The recent APEC Conference in Sydney put on show the logic that governs preoccupation with national security. It revealed that logic to be costly, ineffective and corrosive of the human values it claims to defend.
The problem lies in the desire to guarantee total security. This means that every possible threat has to be identified and explored, every possible protection installed. At APEC protection cost $260 million dollars.
When you want total security you necessarily focus on the threats to it. Before APEC we heard much about the danger of terrorism and even more about the danger of violent demonstrations. We knew that the guardians of security were ready for both, come what may.
The total security project, however, is marked by paradox. The security apparatus necessary to meet all imaginable threats is so complex that it subverts itself. It creates a climate in which sloppiness or even ordinary human common sense can both undermine the conditions of a reasonable security and corrode the values security defends.
At APEC the Chaser saga perfectly demonstrated the paradox. The Chaser team, complete with Bin Laden look-alike, were waved through a series of checkpoints. Those responsible for security then warned them that they could have been shot by a nervous sniper. The effect of security was clearly to create an insecurity that could have led to the loss of innocent lives.
The paradox was also illustrated in the case of Dr Haneef. Preoccupation with security led him to be detained. But the same preoccupation led to sloppiness and partiality in presenting and publicising evidence. The process was inconsistent with the respect for human dignity that security was supposed to defend.
This logic naturally brings the quest for total security into disrepute. It suggests that we cannot and should not attempt to guarantee total security. But in the logic of total security such failures are seen to demand an iron-cast security system.
Such a system would demand protection against its victims — heavier penalties for trespassers and whistle-blowers, more secrecy to prevent confidence being undermined, provisions to prevent security’s victims from being known. It would also rely on public fear of threats to security. Respect for humanity will finally be diminished by the security devised to protect humanity.

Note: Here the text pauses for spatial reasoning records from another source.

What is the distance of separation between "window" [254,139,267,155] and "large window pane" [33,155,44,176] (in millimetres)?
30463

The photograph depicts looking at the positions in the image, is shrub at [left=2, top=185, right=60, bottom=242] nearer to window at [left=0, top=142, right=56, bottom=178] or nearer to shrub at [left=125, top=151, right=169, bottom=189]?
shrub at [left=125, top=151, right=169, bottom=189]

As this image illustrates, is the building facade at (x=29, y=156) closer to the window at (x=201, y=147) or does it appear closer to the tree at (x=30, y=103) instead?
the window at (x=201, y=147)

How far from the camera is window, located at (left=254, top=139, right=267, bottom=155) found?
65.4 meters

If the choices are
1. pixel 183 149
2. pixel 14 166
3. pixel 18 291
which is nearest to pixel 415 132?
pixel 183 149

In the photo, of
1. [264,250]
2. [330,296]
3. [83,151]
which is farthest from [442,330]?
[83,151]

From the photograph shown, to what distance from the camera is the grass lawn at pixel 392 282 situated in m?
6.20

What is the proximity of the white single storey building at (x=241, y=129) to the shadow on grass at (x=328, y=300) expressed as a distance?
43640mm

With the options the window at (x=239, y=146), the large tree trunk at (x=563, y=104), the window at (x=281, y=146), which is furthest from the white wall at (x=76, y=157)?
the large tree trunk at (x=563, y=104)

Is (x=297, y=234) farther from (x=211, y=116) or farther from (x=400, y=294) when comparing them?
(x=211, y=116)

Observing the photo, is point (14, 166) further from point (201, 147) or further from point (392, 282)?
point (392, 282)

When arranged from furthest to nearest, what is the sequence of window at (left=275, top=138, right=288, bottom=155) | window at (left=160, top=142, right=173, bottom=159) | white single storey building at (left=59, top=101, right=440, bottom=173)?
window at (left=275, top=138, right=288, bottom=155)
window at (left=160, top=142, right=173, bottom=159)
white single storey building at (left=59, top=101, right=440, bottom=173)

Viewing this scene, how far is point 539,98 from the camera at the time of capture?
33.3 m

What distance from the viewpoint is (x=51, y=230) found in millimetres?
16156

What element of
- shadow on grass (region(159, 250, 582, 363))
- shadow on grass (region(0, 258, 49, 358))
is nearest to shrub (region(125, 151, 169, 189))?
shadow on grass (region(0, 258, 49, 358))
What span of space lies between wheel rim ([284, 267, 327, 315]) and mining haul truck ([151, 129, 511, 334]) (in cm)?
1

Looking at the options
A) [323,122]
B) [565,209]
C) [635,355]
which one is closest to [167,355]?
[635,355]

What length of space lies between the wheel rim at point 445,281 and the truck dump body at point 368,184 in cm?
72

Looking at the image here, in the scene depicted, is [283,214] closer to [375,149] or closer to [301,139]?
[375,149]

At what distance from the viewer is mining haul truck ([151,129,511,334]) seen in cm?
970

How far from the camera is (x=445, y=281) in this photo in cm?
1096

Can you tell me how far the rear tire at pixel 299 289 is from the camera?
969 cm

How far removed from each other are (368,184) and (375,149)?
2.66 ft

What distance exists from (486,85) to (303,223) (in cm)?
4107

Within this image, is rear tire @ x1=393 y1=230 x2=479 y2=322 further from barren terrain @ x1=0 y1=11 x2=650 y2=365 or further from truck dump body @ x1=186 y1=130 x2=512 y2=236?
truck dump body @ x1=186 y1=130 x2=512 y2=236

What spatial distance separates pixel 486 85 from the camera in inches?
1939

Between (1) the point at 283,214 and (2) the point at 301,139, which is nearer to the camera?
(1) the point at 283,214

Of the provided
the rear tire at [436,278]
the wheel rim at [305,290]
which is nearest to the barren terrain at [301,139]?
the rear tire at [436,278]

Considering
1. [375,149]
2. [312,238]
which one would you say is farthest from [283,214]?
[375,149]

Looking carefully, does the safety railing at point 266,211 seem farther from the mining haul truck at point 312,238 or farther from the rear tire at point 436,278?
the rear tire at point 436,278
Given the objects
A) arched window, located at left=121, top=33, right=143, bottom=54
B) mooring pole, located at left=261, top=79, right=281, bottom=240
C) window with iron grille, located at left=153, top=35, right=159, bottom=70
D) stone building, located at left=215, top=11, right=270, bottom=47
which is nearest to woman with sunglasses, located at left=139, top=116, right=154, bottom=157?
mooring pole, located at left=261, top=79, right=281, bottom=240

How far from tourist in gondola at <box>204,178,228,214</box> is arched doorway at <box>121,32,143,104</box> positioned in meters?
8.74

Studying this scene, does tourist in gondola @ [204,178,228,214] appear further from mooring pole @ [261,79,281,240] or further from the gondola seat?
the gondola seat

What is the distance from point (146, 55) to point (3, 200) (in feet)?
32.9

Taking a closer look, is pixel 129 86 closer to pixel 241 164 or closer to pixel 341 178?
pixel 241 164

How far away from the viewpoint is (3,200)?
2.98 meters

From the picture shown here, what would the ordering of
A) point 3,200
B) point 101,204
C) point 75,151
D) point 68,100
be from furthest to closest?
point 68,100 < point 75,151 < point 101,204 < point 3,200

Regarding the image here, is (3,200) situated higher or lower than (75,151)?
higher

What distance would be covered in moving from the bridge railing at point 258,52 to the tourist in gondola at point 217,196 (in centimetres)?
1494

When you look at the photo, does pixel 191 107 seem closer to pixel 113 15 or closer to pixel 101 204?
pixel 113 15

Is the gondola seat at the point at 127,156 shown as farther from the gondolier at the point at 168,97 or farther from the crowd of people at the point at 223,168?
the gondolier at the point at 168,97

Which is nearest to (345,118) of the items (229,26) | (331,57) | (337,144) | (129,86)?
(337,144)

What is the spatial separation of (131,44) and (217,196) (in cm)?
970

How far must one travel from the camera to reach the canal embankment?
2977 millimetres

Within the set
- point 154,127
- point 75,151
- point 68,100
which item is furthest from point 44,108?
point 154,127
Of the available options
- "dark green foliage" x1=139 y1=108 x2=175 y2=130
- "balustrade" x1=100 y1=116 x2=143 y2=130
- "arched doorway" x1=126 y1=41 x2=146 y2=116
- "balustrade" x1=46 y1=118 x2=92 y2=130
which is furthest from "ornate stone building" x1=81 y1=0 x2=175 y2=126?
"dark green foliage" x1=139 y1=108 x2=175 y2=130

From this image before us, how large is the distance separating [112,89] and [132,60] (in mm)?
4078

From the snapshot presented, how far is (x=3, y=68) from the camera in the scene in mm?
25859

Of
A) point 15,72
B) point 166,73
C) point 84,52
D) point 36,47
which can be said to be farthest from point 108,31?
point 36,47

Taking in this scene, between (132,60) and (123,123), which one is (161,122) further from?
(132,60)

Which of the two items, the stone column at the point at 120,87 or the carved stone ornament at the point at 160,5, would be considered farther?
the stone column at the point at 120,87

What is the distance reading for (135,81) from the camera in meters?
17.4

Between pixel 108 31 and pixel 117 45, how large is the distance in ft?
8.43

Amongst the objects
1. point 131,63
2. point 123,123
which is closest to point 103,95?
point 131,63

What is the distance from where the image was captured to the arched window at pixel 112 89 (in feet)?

This logic is evident in germ in Australia. Its fruits can be seen fully in the history of nations like South Africa. There national security became a priority at the start of the apartheid era. Its early implementation was characterised by clownish performances early in the regime that mistakenly led it to be laughed at. But gradually it came to be supported by secrecy, arbitrary power and an ideology of vigilance. This eventually led to a profoundly inhuman regime.
The logic of security has always led Christians into conflict with the state. From the beginning Christians found themselves at odds with Roman power. The Book of Revelation depicts in powerful imagery the incompatibility between the Roman politics of security and Christian faith. Augustine later characterised the Roman genius as one of military conquest, adding that all wars are waged in order to secure peace. By peace he meant security, the desire to control the world in a way that protects the nation from risk of harm. For Rome this meant a policy of imperial expansion.
Augustine contrasted this desire for a peace enclosed in this world with the Christian desire for a peace beyond this world. The broader perspective enabled people who lived by faith to accept the relative lack of security and vulnerability that are inherent in human life.
Augustine, whose North African homeland was invaded by Vandals, did insist that nations have a duty to provide a reasonable degree of security. They were to provide a predictable space in which people could live their lives. They could focus on the important matters of life and death that ran beyond this life.
This approach focused attention on the dignity and preciousness of each human being. The logic of respect for human dignity includes attention to security as one element. But it excludes subordinating human dignity to the demands of total security.
Australian Christians should find difficulty with the present emphasis on security, and with its internal logic. It regards the human dignity of selected persons as dispensable in order to secure security in all contingencies. Once respect for vulnerable human beings is regarded as optional in the search for security, the human dignity of those offered security becomes equally dispensable.